UKM Paskibra UNDHARI Bersama PPI dan DPPI Dharmasraya Cetak Pelatih Profesional Lewat TOT 2026, Perkuat Karakter dan Nasionalisme Generasi Muda

Sebanyak 95 peserta mengikuti Training of Trainers (TOT) PBB dan Paskibra di Universitas Dharmas Indonesia untuk meningkatkan kompetensi pelatih, memperkuat pembinaan karakter, serta mencetak generasi muda yang disiplin, berintegritas, dan berjiwa kepemimpinan.
Peserta Training of Trainers (TOT) Pelatih dan Pembina PBB/Paskibra 2026 mengikuti pembekalan teori dan praktik di Kampus Universitas Dharmas Indonesia (UNDHARI), Dharmasraya, sebagai upaya mencetak pelatih profesional yang berkarakter, adaptif, dan berjiwa nasionalisme. Peserta Training of Trainers (TOT) Pelatih dan Pembina PBB/Paskibra 2026 mengikuti pembekalan teori dan praktik di Kampus Universitas Dharmas Indonesia (UNDHARI), Dharmasraya, sebagai upaya mencetak pelatih profesional yang berkarakter, adaptif, dan berjiwa nasionalisme.

Kegiatan dibuka secara resmi oleh Kepala Badan Kesatuan Bangsa dan Politik (Kesbangpol) Kabupaten Dharmasraya yang diwakili Kepala Bidang Kesatuan Bangsa, Marlisna, S.E., M.M. Dalam sambutannya, ia menegaskan bahwa pelatih dan pembina memiliki peran strategis sebagai ujung tombak pembentukan karakter generasi muda.

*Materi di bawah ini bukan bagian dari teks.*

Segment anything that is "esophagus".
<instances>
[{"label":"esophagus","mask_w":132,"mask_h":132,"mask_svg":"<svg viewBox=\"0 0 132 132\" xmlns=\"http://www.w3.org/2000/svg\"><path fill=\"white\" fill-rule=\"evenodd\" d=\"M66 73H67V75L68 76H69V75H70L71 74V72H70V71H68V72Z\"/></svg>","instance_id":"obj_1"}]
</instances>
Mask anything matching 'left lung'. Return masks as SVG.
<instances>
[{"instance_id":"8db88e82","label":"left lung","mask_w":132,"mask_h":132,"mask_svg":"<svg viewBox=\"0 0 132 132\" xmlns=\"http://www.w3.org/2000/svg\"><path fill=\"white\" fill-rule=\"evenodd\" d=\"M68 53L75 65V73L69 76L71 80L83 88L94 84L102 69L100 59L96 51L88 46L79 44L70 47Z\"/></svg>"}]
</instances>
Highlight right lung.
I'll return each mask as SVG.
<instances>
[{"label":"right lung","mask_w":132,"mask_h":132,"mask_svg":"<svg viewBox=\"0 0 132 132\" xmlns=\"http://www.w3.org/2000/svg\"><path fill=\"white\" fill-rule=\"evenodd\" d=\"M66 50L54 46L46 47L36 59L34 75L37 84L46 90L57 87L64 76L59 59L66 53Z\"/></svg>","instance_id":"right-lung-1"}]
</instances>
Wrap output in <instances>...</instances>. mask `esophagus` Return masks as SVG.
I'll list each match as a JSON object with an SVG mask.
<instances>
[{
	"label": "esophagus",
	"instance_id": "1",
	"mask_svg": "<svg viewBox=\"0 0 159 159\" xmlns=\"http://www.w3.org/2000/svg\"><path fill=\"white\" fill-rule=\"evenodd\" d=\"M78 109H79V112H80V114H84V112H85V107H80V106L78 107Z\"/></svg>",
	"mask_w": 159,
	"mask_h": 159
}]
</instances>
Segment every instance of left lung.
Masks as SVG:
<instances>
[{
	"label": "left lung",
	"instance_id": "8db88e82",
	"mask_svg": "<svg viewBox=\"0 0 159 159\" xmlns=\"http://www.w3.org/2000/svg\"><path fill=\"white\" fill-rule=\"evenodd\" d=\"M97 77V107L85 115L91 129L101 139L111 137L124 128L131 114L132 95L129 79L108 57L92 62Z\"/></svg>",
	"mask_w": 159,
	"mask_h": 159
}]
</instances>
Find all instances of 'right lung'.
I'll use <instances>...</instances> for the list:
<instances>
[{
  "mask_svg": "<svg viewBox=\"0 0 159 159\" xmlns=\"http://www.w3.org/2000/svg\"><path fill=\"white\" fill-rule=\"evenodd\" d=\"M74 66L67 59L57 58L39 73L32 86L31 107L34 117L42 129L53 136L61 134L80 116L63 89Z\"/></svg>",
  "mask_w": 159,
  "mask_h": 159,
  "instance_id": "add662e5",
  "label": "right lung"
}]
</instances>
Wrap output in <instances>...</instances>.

> "Peran pelatih di sekolah sangat krusial. Tugasnya bukan sekadar melatih fisik dan gerakan baris-berbaris, melainkan juga menanamkan nilai-nilai Pancasila, membangun karakter, serta memperkuat ketahanan mental generasi muda di tengah derasnya tantangan era digital," tegas Marlisna.

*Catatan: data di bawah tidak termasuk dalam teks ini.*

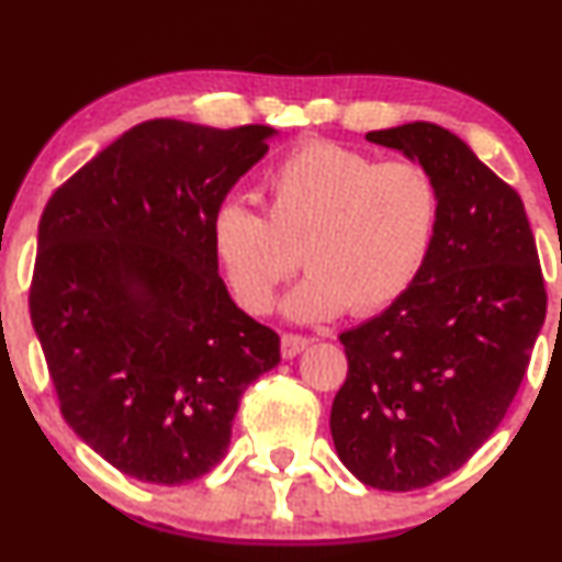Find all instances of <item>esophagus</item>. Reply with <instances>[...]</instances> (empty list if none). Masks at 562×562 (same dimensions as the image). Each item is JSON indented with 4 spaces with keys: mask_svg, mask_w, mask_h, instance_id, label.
Wrapping results in <instances>:
<instances>
[{
    "mask_svg": "<svg viewBox=\"0 0 562 562\" xmlns=\"http://www.w3.org/2000/svg\"><path fill=\"white\" fill-rule=\"evenodd\" d=\"M308 344H312V340L303 338V335H295V333L282 335V357H285V359L299 357L303 348H308Z\"/></svg>",
    "mask_w": 562,
    "mask_h": 562,
    "instance_id": "esophagus-1",
    "label": "esophagus"
}]
</instances>
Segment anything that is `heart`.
<instances>
[{
  "label": "heart",
  "instance_id": "heart-1",
  "mask_svg": "<svg viewBox=\"0 0 562 562\" xmlns=\"http://www.w3.org/2000/svg\"><path fill=\"white\" fill-rule=\"evenodd\" d=\"M267 218L237 198L209 218V248L232 299L267 314L295 272L288 317L325 322L383 312L417 282L441 222V190L417 160H378L335 142H306L269 169Z\"/></svg>",
  "mask_w": 562,
  "mask_h": 562
}]
</instances>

Ketua Panitia, Jannafry Putra, menjelaskan bahwa TOT dirancang untuk membekali peserta dengan kompetensi kepelatihan yang terstandar sehingga mampu meningkatkan kualitas pembinaan PBB dan Paskibra di sekolah maupun kecamatan.

Materi yang diberikan meliputi Read, Lead, Inspire: Membangun Pelatih yang Literat dan Inspiratif, kepemimpinan, disiplin, pembentukan karakter, standarisasi dan dasar Peraturan Baris Berbaris berdasarkan Peraturan Panglima TNI Nomor 58 Tahun 2018, formasi pasukan 17, 8, dan 45, teknik membentang serta melipat Bendera Merah Putih, metode pembinaan, hingga praktik lapangan.